Unklar ist außerdem, was unter „ausgelaufene Gemeinschaftsprogramme“ zu verstehen ist. Die Pressekonferenz der Bundesregierung vom 29. März 2019 konnte hier – auch nach mehrmaligen Nachfragen der Pressevertreter – nicht zur Aufklärung beitragen. Grundsätzlich werden Einzelheiten zu Gemeinschaftsprogrammen – wie etwa auch Laufzeiten – nicht veröffentlicht, sondern vertraulich verhandelt und durch Abkommen gesichert.

Neben Gemeinschaftsprogrammen mit beschränkten Laufzeiten von mehreren Jahren gibt es auch unbefristete Programme. Die für solche Programme erteilten Sammelausfuhrgenehmigungen sind regelmäßig auf eine Laufzeit von zwei Jahren beschränkt. Unter „ausgelaufenen Gemeinschaftsprogrammen“ könnten also Gemeinschaftsprogramme zu verstehen sein, deren Laufzeit zwischen November 2018 und März 2019 abgelaufen ist – unabhängig davon, ob das Programm vollständig erfüllt ist oder aus anderen Gründen in der Laufzeit nicht umgesetzt werden konnte.

Auswirkungen auf die europäischen Partner

Bei den europäischen Partnern löst die Haltung der Bundesregierung Irritationen aus. So setzen französische Unternehmen bereits auf eine „German-free“-Strategie, also darauf, Rüstungsgüter ohne deutsche Komponenten herzustellen. Sie wollen damit den Einfluss der deutschen Außenwirtschaftspolitik auf die Produktion verringern. Die Rüstungspolitik der Bundesregierung wird von den europäischen Partnern, insbesondere Frankreich und Großbritannien, als schwer vorhersehbar wahrgenommen. Durch die Haltung der Bundesregierung seien die weitere Zusammenarbeit und die Umsetzung gemeinsamer Programme gefährdet.

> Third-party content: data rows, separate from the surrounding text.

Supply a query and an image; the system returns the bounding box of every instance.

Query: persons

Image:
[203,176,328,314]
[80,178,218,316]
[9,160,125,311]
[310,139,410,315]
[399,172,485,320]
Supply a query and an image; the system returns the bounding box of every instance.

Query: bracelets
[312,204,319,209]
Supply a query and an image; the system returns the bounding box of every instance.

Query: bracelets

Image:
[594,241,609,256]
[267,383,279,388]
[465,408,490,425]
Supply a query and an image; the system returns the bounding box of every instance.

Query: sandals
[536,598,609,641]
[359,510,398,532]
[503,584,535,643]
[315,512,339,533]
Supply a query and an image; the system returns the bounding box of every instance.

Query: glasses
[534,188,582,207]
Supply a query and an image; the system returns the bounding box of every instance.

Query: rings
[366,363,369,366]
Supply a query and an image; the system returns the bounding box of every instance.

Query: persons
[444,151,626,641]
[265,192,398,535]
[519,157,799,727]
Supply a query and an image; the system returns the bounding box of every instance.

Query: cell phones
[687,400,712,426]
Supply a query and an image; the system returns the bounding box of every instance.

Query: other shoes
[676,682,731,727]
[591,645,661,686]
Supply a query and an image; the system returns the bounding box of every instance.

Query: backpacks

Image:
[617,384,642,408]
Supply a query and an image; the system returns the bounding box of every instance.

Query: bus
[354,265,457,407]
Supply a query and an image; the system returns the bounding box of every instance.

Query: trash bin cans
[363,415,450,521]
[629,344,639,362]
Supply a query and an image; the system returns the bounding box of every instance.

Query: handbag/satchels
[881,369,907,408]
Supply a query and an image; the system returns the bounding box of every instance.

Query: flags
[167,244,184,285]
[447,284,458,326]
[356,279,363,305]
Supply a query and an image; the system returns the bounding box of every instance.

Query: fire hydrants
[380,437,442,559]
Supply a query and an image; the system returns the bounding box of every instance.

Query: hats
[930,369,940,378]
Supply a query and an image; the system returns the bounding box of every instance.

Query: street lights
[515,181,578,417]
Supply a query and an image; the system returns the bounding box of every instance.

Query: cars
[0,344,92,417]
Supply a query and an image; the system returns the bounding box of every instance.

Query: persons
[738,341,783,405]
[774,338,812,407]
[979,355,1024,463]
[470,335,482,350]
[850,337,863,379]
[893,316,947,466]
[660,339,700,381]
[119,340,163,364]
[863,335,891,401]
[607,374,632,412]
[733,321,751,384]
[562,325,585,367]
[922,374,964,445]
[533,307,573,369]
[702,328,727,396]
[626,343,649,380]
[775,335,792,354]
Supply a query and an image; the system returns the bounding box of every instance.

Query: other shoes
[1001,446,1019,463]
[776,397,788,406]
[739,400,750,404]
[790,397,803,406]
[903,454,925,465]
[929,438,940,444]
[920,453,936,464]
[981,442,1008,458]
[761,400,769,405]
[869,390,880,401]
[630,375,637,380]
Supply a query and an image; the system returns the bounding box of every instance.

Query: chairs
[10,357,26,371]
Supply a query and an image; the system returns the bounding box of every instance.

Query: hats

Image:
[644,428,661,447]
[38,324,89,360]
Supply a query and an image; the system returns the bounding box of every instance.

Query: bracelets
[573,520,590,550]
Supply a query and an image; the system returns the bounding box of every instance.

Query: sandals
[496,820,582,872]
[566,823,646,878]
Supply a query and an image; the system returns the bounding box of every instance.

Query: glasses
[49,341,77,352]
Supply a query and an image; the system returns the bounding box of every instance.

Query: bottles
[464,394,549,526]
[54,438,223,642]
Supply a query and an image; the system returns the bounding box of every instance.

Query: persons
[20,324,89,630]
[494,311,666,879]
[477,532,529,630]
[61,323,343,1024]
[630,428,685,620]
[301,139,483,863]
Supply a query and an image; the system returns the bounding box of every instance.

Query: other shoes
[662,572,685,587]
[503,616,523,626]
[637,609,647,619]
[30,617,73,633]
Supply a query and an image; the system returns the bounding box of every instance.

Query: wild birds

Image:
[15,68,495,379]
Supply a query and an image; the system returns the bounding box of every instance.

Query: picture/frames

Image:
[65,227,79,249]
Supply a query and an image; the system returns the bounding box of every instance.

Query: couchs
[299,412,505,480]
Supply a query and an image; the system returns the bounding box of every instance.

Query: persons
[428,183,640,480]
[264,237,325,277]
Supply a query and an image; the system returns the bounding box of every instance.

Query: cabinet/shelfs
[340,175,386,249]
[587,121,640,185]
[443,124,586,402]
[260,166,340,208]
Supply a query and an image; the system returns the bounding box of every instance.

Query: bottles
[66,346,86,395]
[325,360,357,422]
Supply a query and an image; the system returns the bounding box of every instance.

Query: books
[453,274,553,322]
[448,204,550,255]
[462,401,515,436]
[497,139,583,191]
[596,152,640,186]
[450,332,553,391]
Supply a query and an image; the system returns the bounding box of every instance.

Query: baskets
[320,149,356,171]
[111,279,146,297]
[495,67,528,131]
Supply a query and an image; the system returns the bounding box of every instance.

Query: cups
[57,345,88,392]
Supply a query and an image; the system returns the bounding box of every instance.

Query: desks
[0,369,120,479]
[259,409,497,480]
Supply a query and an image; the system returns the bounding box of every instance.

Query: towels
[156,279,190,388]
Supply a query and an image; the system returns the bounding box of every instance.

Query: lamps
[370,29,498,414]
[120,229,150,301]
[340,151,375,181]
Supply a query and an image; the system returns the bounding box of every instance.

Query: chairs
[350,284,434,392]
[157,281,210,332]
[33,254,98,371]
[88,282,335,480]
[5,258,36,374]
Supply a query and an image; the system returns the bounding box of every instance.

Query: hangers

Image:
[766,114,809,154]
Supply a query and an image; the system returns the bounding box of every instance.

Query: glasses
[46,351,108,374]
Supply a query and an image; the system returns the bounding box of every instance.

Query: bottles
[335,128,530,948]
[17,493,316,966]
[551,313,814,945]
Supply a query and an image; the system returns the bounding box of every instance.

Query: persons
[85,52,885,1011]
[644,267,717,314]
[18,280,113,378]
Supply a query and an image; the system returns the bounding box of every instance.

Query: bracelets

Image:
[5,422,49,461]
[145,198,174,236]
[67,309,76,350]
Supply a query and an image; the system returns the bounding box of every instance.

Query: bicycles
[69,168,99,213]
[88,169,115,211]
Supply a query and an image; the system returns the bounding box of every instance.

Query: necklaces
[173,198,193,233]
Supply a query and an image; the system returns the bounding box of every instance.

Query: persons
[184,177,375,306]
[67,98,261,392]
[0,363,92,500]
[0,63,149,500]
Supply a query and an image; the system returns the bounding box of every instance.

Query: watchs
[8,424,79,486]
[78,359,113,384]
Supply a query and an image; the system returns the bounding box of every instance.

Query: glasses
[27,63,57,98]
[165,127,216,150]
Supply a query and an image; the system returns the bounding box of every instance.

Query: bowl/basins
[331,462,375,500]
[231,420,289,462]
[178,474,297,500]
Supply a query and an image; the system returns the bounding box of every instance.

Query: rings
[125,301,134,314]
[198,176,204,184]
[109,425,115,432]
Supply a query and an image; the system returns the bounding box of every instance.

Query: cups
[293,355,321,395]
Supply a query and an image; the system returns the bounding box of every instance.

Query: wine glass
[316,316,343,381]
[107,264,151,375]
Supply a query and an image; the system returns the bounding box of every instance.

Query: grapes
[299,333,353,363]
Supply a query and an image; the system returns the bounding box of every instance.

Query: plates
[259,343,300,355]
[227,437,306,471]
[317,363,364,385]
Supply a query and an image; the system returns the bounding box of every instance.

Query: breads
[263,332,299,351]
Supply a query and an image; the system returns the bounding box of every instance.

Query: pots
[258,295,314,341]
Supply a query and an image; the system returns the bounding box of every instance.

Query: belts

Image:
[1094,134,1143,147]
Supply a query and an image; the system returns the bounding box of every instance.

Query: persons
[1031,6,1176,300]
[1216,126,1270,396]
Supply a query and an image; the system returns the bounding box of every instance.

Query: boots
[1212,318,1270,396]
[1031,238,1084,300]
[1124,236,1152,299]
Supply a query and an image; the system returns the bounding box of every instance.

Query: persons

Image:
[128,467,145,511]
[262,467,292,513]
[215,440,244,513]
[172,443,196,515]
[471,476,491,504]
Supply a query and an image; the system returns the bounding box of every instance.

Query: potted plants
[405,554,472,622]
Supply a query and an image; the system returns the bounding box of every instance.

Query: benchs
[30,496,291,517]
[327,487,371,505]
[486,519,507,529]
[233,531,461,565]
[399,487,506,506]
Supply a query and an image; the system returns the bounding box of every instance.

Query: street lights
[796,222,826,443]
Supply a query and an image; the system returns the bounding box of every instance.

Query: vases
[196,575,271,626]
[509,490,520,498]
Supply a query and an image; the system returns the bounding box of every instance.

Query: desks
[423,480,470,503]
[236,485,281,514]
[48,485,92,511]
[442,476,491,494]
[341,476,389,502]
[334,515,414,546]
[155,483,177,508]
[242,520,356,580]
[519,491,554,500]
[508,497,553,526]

Die Bundesregierung muss hier einen Weg finden, die ihr nach EU-Recht zustehende autonome Entscheidung über die deutsche Beschränkung des Exports von Rüstungsgütern mit den Interessen der Mitgliedstaaten, mit denen sie im Rüstungsbereich enge Partnerschaften eingegangen ist, zu vereinbaren; dabei ­dürfen gegenüber den europäischen Partnern keine „roten Linien“ gezogen werden. Dies gilt nicht zuletzt, weil ein einheitliches Vorgehen der Europäischen Union erforderlich ist, um der EU in der internationalen Wahrnehmung größeres Gewicht zu verleihen. Eine in Rüstungsfragen zerstrittene Europäische Union wird nicht in der Lage sein, mit dem notwendigen Zusammenhalt drohenden bewaffneten Konflikten weltweit deeskalierend zu begegnen.